How to complete this task – Your answer should consist solely of the lines from the one containing "phylum: Chordata" through the end of the entries below, duplicated exactly.

....

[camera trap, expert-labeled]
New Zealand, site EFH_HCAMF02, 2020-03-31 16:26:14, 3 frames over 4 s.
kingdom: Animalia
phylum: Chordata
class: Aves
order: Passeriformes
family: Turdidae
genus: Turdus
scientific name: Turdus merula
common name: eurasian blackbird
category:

....

Answer for this exercise –
phylum: Chordata
class: Aves
order: Passeriformes
family: Turdidae
genus: Turdus
scientific name: Turdus merula
common name: eurasian blackbird
category:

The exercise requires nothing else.